Because of these achievements President Higgins spoke for me and for many Irish people in his lament for Fidel last Saturday. Without a doubt Castro was responsible for human rights abuses. But his alliance with the Soviet Union and Soviet-style repression was a function of Cuba’s strategic importance to a very aggressive neighbour which is still responsible for the main human rights abuses occurring on Cuban soil, in Guantanamo Bay.
My father Jack White wrote from Havana in 1960 in an article I discovered by chance yesterday: “I am not yet convinced that the leaders of Cuba want to surrender their independence for the sake of a marriage with Moscow. They have been led dangerously far along this road, I feel, by an excess of anti-Americanism, just as some Irishmen would have adopted Germany as an ally against Britain.” His hope was that America’s economic sanctions against Cuba would be found to be illegal because their aim was political change and America would withdraw them. What has happened instead is that the US has ignored the criticism of the UN and has continued the embargo.
— Irish Examiner (@irishexaminer) November 29, 2016
The resulting reliance on the Eastern Bloc was exposed when the Bloc collapsed, leaving Cuba isolated and struggling to survive. While Fidel’s successes teach us many things, so do his failures. They teach us that no country is an island in more than geographical terms. No country can survive on its own but must find allies and trading partners. The smaller a country is the more it needs others.

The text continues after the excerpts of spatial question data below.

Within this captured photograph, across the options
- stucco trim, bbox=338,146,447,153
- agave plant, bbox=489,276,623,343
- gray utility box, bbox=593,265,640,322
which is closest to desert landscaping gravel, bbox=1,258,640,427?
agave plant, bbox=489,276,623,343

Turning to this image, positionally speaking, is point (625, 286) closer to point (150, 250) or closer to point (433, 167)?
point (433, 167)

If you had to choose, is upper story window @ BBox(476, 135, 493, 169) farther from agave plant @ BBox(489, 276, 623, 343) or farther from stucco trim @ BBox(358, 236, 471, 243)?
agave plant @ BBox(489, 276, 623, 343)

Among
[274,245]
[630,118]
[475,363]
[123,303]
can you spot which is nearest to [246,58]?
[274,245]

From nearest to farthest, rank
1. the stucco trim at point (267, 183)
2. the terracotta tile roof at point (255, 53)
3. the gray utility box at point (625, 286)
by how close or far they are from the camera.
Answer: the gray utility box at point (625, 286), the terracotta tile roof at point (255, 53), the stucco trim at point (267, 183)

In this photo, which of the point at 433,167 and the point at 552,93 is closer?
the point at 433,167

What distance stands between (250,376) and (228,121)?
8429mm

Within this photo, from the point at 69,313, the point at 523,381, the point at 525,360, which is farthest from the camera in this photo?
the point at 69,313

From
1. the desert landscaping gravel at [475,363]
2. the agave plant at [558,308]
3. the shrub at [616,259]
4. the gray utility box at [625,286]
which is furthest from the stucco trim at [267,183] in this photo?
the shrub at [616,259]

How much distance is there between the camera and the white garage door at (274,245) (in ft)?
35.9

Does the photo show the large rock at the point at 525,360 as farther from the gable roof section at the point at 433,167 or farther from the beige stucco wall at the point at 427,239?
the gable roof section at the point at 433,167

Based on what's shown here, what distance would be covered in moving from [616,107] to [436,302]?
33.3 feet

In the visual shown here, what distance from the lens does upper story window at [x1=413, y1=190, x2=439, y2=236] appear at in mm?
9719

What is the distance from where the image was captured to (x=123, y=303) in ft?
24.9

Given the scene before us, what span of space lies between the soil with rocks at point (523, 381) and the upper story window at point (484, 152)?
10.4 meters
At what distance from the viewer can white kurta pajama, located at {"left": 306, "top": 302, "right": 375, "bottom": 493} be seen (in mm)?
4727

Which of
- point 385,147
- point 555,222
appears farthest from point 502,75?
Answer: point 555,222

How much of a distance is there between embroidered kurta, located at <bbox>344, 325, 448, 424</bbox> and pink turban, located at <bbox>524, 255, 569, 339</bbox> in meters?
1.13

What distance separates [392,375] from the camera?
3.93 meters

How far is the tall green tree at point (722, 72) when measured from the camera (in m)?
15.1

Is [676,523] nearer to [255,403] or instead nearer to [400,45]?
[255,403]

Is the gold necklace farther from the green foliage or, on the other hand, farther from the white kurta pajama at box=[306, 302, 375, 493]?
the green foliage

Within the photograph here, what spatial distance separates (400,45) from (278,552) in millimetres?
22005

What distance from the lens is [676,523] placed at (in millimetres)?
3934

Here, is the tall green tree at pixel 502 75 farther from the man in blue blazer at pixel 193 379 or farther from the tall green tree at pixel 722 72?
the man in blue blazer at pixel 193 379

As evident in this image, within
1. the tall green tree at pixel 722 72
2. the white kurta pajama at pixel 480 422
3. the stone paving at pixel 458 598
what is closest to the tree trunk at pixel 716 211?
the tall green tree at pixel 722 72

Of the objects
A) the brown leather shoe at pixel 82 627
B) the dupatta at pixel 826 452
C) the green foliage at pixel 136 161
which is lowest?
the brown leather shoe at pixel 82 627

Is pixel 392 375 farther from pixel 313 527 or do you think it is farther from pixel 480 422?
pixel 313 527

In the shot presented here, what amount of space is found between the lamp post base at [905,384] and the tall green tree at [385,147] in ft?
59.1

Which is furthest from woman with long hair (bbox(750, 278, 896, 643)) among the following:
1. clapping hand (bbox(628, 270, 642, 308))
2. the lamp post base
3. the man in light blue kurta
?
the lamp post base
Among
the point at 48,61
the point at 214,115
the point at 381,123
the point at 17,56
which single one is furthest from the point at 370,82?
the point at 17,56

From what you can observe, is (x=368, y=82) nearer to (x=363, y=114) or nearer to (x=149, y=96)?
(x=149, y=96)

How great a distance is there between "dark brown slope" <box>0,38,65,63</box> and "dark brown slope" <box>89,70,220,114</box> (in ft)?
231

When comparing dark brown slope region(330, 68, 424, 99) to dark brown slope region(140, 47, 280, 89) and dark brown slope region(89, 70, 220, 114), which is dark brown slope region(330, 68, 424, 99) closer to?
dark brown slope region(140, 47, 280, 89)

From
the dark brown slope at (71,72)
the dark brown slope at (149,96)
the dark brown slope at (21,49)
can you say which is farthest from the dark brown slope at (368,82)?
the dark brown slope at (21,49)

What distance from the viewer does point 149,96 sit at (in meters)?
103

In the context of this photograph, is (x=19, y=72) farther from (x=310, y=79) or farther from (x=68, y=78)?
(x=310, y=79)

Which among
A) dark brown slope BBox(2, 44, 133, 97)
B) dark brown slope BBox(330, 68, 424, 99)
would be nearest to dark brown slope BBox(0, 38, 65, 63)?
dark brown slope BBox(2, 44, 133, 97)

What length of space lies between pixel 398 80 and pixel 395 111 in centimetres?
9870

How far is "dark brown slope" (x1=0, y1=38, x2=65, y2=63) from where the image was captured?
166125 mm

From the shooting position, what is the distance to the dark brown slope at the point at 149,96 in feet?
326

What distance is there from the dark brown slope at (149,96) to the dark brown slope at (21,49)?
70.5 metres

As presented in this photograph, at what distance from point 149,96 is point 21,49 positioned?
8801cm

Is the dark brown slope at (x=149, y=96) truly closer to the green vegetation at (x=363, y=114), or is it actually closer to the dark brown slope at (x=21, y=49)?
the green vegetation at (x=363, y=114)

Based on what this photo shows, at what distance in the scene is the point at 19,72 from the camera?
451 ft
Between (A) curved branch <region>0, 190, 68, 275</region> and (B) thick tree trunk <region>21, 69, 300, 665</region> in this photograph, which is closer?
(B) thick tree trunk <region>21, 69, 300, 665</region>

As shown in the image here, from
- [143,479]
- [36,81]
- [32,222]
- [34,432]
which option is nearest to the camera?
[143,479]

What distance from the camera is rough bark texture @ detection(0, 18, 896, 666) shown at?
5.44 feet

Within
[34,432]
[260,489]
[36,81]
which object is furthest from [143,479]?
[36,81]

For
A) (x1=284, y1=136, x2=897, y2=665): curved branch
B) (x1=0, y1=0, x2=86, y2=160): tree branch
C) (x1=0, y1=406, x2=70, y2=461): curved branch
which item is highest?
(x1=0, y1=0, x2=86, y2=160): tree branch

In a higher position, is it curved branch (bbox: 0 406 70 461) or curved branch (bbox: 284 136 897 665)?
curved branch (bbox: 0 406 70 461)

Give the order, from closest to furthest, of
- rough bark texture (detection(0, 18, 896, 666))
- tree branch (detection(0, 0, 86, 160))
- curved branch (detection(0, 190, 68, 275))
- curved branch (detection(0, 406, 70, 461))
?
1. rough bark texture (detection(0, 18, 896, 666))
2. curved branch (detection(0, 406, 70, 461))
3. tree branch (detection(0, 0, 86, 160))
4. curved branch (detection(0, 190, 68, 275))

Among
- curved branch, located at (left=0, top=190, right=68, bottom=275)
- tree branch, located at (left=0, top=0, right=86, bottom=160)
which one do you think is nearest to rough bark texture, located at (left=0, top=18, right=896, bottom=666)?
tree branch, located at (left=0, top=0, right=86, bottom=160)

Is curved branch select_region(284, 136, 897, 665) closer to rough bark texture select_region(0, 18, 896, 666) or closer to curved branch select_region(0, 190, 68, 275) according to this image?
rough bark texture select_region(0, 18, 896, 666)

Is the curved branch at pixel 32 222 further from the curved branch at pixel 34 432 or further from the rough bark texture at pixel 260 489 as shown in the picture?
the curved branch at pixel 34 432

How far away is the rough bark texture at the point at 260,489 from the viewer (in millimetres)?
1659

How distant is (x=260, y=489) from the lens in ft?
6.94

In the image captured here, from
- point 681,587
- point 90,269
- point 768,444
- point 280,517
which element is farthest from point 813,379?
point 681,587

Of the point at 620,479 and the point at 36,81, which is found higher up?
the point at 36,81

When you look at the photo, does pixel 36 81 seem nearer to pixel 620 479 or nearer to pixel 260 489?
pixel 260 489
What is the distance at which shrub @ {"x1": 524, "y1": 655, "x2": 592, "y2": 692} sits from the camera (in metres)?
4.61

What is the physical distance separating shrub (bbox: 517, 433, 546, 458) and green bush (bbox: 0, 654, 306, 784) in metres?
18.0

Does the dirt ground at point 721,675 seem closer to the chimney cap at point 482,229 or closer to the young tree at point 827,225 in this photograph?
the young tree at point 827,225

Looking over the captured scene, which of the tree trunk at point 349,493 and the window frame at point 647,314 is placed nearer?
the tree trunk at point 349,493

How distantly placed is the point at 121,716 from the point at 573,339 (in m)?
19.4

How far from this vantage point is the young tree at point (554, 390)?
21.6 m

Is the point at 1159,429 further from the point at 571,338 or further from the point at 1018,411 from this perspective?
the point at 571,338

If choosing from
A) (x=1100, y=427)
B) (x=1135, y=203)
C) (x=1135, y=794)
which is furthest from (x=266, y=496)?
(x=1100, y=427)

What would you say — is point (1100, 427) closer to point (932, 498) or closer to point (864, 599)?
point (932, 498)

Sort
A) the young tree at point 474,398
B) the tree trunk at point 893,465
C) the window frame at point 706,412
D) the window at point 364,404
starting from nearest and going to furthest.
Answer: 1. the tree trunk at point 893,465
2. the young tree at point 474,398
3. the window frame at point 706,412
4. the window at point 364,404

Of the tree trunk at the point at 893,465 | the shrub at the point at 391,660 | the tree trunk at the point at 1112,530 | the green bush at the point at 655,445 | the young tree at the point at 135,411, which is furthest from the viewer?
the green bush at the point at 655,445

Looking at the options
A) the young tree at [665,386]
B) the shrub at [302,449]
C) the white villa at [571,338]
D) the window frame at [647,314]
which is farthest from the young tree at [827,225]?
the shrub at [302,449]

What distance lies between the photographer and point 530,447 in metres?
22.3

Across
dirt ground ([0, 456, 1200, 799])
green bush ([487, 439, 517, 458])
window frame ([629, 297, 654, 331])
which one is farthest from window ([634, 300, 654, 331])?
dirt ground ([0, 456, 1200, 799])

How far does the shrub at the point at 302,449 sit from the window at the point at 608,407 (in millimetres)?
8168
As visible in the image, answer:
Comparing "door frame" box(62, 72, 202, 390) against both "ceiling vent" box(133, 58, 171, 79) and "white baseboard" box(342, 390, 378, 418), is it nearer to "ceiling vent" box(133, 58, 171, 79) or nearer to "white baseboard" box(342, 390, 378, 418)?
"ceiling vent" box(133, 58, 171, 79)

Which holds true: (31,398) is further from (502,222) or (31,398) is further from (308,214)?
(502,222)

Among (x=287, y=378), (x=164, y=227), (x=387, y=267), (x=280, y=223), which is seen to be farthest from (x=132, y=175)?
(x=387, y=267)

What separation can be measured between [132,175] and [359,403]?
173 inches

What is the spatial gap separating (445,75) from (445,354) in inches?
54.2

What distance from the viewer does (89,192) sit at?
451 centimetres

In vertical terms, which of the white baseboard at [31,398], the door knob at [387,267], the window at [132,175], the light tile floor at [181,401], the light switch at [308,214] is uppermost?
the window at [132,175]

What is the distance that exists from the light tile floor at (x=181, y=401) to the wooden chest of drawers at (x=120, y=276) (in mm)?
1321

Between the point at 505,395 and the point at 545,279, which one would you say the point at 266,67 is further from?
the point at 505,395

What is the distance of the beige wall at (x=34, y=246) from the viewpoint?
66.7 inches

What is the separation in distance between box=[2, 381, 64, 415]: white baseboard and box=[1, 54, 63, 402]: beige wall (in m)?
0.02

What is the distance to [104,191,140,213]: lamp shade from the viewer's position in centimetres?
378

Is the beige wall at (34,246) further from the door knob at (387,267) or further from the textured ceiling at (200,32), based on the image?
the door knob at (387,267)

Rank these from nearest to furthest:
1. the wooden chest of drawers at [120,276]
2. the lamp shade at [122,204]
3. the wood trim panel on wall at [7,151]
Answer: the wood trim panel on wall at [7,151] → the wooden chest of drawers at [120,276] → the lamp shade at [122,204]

This is as true for Ireland as it is for Cuba and it means there are no easy answers. It is the reason for the many compromises Ireland has had to make to stay in the euro, for instance, much decried by Ireland’s many megaphone Fidelistas currently dusting off their Bolshevik boots for a winter of discontent over a small charge for wasting water.
Left on its own after the collapse of the Eastern Bloc Cuba threw open its doors to euros and Canadian dollars in the form of tourism and this has unhinged the economy. You only have to sit for a while on the terrace of one of Havana’s old colonial hotels,where once the Mafia which ran Cuba as a money-laundering outfit, before you are approached by a Cuban offering you his body and soul for a few euro.
This relative disadvantage demeans Cuba and the Cubans. What Cuba needs in the wake of Fidel’s death, is the restoration of trade with the US and the withdrawal of the US from its soil. Cubans deserve democracy as much as the rest of us but we all deserve free healthcare and education and a more equal society living within its means and those of the planet. Before we lambast Fidel we would do well to remember that Cubans may look across the Florida Straits at orange hair and wonder if democracy’s all it’s cracked up to be.